Robust autonomous flight without GPS is key to many emerging drone applications, such as delivery, search and rescue, and warehouse inspection. These and other applications require accurate trajectory tracking through cluttered static environments, where GPS can be unreliable, while high-speed, agile, flight can increase efficiency. We describe the hardware and software of a quadrotor system that meets these requirements with onboard processing: a custom 300 mm wide quadrotor that uses two wide-field-of-view cameras for visualinertial motion tracking and relocalization to a prior map. Collision-free trajectories are planned offline and tracked online with a custom tracking controller. This controller includes compensation for drag and variability in propeller performance, enabling accurate trajectory tracking, even at high speeds where aerodynamic effects are significant. We describe a system identification approach that identifies quadrotor-specific parameters via maximum likelihood estimation from flight data. Results from flight experiments are presented, which 1) validate the system identification method, 2) show that our controller with aerodynamic compensation reduces tracking error by more than 50% in both horizontal flights at up to 8. 5 m/s and vertical flights at up to 3. 1 m/s compared to the state-of-the-art, and 3) demonstrate our system tracking complex, aggressive, trajectories.

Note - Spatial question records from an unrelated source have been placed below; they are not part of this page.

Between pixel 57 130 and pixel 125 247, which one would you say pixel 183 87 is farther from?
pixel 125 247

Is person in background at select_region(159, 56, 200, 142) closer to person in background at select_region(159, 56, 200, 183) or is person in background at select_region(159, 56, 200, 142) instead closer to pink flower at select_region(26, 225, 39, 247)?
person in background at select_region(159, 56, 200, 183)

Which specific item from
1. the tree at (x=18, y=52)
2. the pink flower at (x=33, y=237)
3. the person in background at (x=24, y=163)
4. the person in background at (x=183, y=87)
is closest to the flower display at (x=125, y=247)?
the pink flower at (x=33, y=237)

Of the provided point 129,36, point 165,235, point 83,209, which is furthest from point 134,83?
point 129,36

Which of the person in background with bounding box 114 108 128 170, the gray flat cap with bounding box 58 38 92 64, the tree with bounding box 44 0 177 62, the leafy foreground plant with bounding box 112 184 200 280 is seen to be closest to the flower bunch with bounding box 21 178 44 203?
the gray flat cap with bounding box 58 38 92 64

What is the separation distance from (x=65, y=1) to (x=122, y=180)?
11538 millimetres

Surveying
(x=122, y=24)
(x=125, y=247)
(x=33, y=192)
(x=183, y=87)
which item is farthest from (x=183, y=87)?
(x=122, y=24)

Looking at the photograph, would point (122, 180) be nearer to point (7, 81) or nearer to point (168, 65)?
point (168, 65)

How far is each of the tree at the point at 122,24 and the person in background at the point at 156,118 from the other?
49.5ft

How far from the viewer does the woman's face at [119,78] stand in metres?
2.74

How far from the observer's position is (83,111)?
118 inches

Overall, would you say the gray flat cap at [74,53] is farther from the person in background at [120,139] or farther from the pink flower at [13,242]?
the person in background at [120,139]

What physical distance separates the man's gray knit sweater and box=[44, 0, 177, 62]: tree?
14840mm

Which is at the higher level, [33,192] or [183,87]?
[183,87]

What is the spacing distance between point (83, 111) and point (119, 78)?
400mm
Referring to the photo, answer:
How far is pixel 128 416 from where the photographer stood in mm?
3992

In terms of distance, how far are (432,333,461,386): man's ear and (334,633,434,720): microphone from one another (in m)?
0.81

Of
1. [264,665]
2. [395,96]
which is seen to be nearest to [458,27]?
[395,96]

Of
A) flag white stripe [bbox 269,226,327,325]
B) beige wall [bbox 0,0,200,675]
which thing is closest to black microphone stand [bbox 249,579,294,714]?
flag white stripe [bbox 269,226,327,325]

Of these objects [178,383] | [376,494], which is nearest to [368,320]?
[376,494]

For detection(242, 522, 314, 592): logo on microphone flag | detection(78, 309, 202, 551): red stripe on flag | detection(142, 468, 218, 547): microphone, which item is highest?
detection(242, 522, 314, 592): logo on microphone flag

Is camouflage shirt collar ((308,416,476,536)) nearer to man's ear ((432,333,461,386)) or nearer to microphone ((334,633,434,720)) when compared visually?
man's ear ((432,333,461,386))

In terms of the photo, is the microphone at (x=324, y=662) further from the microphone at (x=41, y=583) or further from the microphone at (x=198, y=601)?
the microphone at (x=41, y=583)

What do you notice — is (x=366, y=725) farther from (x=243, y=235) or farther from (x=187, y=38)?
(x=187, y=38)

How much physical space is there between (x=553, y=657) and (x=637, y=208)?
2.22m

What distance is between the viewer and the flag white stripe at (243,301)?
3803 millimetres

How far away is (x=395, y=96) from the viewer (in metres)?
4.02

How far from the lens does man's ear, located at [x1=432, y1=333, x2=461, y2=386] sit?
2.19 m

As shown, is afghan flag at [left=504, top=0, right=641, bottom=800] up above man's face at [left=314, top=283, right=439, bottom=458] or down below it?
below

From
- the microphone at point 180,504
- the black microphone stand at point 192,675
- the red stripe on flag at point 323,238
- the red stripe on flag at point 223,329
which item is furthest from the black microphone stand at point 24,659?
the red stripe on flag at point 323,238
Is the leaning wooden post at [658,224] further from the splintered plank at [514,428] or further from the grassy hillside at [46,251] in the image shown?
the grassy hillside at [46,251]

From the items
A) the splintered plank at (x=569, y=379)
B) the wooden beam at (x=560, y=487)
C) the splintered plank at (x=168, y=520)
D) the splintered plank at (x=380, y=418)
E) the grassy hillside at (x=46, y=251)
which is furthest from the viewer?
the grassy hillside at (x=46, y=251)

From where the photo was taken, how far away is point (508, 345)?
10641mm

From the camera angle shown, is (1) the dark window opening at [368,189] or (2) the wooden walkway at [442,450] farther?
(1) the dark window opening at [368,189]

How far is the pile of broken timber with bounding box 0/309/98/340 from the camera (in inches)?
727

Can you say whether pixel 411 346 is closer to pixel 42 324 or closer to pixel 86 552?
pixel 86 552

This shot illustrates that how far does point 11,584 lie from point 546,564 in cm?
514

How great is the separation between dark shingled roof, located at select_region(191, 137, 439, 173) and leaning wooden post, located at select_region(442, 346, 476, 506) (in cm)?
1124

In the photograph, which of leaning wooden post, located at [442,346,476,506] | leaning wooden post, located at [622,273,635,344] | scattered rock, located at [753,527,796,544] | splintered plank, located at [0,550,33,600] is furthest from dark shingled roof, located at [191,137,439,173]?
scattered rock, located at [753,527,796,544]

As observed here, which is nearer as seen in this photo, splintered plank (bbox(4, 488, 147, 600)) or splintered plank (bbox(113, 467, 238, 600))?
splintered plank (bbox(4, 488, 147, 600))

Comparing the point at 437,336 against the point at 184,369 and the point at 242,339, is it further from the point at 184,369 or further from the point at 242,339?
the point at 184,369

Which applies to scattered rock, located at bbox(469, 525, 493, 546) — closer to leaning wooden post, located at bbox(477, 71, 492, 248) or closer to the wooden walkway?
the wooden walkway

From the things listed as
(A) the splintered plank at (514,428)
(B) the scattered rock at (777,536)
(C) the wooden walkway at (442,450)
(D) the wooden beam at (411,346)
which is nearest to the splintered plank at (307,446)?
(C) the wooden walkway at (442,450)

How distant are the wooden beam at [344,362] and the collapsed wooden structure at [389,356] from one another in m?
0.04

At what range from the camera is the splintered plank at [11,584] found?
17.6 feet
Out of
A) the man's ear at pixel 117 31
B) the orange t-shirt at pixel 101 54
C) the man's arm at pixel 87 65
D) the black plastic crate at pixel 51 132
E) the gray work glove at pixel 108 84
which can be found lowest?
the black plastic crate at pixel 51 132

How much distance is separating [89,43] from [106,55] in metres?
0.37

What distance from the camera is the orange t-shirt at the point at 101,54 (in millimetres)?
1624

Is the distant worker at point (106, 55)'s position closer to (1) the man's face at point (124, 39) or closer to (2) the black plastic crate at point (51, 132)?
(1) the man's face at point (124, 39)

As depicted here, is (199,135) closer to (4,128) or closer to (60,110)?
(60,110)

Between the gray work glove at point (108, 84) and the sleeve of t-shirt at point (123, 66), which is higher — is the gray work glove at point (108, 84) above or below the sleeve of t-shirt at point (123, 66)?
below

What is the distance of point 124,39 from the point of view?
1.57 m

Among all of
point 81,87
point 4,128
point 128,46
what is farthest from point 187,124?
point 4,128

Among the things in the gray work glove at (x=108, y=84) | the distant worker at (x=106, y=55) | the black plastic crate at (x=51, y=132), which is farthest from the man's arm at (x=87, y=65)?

ICRA Conference 2018 Conference Paper

Differential Flatness Transformations for Aggressive Quadrotor Flight

  • Benjamin Morrell
  • Marc Rigter
  • Gene B. Merewether
  • Robert G. Reid
  • Rohan Thakker
  • Theodore Tzanetos
  • Vinay Rajur
  • Gregory E. Chamitoff

Aggressive maneuvering amongst obstacles could enable advanced capabilities for quadrotors in applications such as search and rescue, surveillance, inspection, and situations where rapid flight is required in cluttered environments. Previous works have treated quadrotors as differentially flat systems, and this property has been exploited widely to design simple algorithms that generate dynamically feasible trajectories and to enable hierarchical control. The differentially flat property allows the full state of the quadrotor to be extracted from the reduced dimensional space of x, y, z, yaw and their derivatives. This differential flatness transformation has a number of singularities, however, as well as stability issues when controlling near these singularities. Many methods have been described in the literature to address these; however, they all have limitations when exploring the full flight envelope of a quadrotor, including roll or pitch angles past 90°, and during inverted flight. In this paper, we review these existing methods and then introduce our method, which combines multiple methods to provide a highly-robust differential flatness transformation that addresses most of these issues. Our approach is demonstrated enabling highly-aggressive quadrotor flight in both simulations and real-world experiments.